The Implications of Facebook Indexing a Trillion Posts

lumberjack · on Dec 29, 2014

I wonder what Stallman might be thinking. He has been against Facebook since inception and in those days the main concern was not the state but private entities getting too much power over the consumers/users. I still think that this should be the main worry for the average Joe.

https://stallman.org/facebook.html

adventured · on Dec 29, 2014

Serious question - what's the fear in terms of what Facebook can or will do with that? That is, what can they do that would qualify what they have as power over someone?

zxcdw · on Dec 29, 2014

Depends entirely on what they (and people related to them) have shared with Facebook directly and indirectly, and what Facebook actually can infer from the information.

Apart from that I have no answer. However, I find it important to realize the question shouldn't be about what Facebook/whateverelse can "do" now, but what will "they" be able to "do" in the future.

Imagine if there was some Superior Entity which knew everything about every single person born after some year X. What could that Superior Entity do? What could it entail if the knowledge of this Superior Entity got leaked to some hands? I mean, everything about politicians, press, authorities, laymen, teachers, children... Everything.

What are the actual practical worst-case implications of total ubiquitous surveillance for an individual? For society? This certainly depends on the society. Implications are certainly different for people living in, say Iran, Sweden, USA, Canada, Brazil, Russia, China, Germany, North Korea ... For example in some countries religious matters, although very personal, can be very serious. Go being an open atheist in say Indonesia.
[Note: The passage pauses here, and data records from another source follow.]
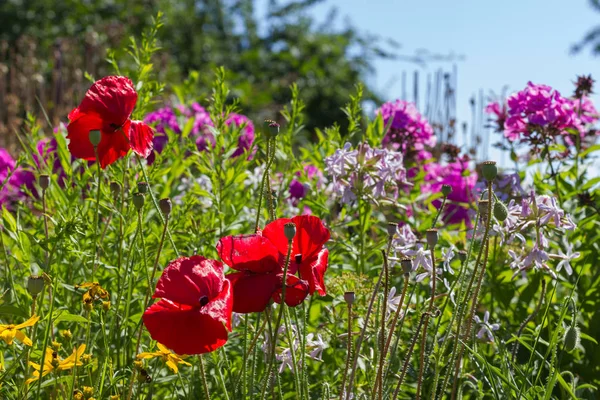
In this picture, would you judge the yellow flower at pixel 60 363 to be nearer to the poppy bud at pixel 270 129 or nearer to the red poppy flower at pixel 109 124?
the red poppy flower at pixel 109 124

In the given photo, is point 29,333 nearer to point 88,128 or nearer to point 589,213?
point 88,128

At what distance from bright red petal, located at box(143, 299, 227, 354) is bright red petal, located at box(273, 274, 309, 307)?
0.11 m

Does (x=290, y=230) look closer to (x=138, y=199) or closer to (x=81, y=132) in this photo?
(x=138, y=199)

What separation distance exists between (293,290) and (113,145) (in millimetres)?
545

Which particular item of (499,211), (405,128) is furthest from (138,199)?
(405,128)

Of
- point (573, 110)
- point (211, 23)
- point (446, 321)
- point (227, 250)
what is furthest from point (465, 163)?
point (211, 23)

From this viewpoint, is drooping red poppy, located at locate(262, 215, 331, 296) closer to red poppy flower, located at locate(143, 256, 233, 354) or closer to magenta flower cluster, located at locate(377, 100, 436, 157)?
red poppy flower, located at locate(143, 256, 233, 354)

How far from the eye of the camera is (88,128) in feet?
5.05

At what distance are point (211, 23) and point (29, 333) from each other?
11.0m

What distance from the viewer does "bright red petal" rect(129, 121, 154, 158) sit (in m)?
1.53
I really have no clue, but everything seems like a huge mess with surveillance.

hnnewguy · on Dec 29, 2014

>However, I find it important to realize the question shouldn't be about what Facebook/whateverelse can "do" now, but what will "they" be able to "do" in the future.

Exactly. It's not about Facebook or the authorities mining data for criminal activity. The problem occurs once the authorities have you in their sights, for whatever reason. With reams of private data available and no context, they can (and will) use it to paint any picture of you they need to.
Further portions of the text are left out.